An important historian, Rashid ad-Din is also the author of works on medicine, botany, and agricultural and building technology, an encyclopedia of the natural sciences, and treatises on Muslim (Sunnite) theology. His Collection of Histories (Jami-at-Tawarikh, in Persian, completed 1310–11) is a major source for the political and socioeconomic history of the lands composing the Hulaguid state in the 13th and early 14th centuries. The section devoted to world history, on which many scholars collaborated, covers the history of the Muslim states until the Mongol conquest, as well as the history of the ancient Judahites and the peoples of Western Europe, India, China, and other lands. In his works, Rashid ad-Din maintained that universal history should include the history of all peoples then known, not only the Muslims, as was the practice among Arab and Persian Muslim historians. He also asserted that the history of all peoples should be based on primary sources and historical traditions and should exclude religious and political prejudices. Rashid ad-Din’s correspondence with his sons, who were provincial governors, and with officials and religious leaders, is a valuable source for Persia’s socioeconomic history.
WORKS
Sbornik letopisei: Istoriia mongolov. Translated from Persian and with notes by I. N. Berezin. In Trudy Vostochnogo otdeleniia russkogo ar-kheologicheskogo ob-va, parts 5,7,13, 15. St. Petersburg, 1858–88.Sbornik letopisei, vol. 1, books 1–2; vols. 2–3. Moscow-Leningrad, 1946–60.
Dzhami at-tavarikh, vol. 3. Baku, 1957. (Persian text with Russian translation.)
Perepiska. Moscow, 1971. (Persian text with Russian translation.)

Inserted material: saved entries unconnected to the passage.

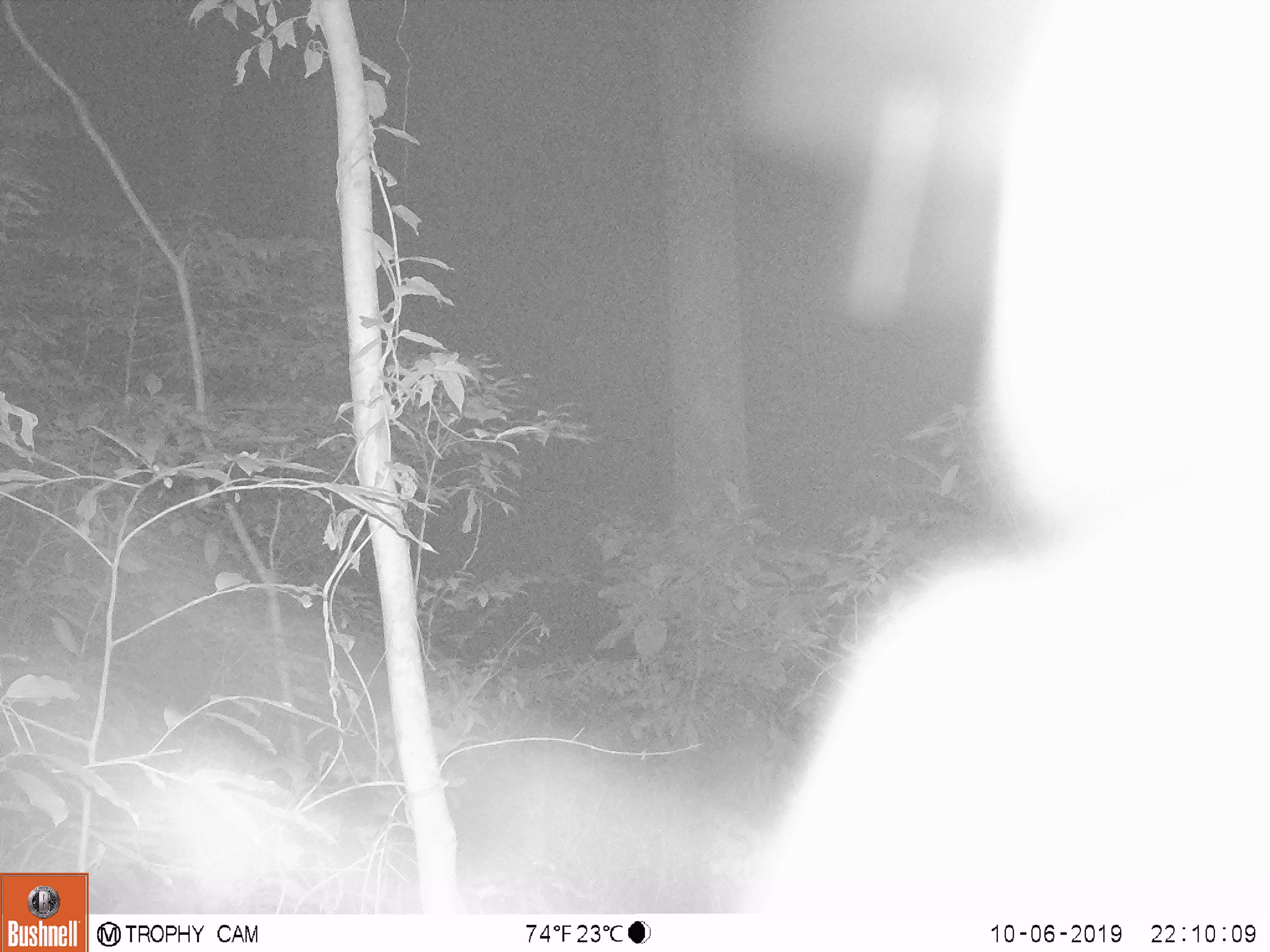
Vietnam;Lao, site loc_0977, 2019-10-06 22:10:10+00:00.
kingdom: Animalia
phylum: Chordata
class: Mammalia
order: Artiodactyla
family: Bovidae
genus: Capricornis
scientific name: Capricornis sumatraensis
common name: chinese serow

Storey, C. A. Persidskaia literatura: Biobibliograficheskii obzor, vol. 1. Moscow, 1972. (Lists editions and translations.)
REFERENCES
Bartol’d, V. V. “Turkestan v epokhu mongol’skogo nashestviia.” Soch., vol. 1. Moscow, 1963. Pages 92–96.Petrushevskii, I. P. “Rashid ad-Din i ego istoricheskii trud.” In Rashid ad-Din: Sb. letopisei, vol. 1. Moscow-Leningrad, 1952.
Falina, A. I. Rashid ad-Din—vrach i eslestvoispytatel’. Pis’mennye pamiatniki Vostoka. Isloriko-filologicheskie issledovaniia: Ezhegodnik 1971. Moscow, 1974.
Rashid-al-Din Fadhlallah Hamadani wazir. Tehran-Tabriz, ah. 1348 (A.D. 1969).
Petrushevsky, Y. Rashid al-din in Persian Historiography of the Middle Ages. Moscow, 1967. (XXVII International Congress of Orientalists.)
Petrushevsky, Y. “Rashid al-Din’s Conception of State.” In the collection Rashid al-Din: Commemoration Volume. Central Asiatic Journal, 1970, vol. 14, nos. 1–3.
Proceedings of the Colloquium on Rashid-al-Din Fadlallah: Teheran-Tabriz, 11–16 Aban 1348(2–7 November 1969). Tehran, 1971.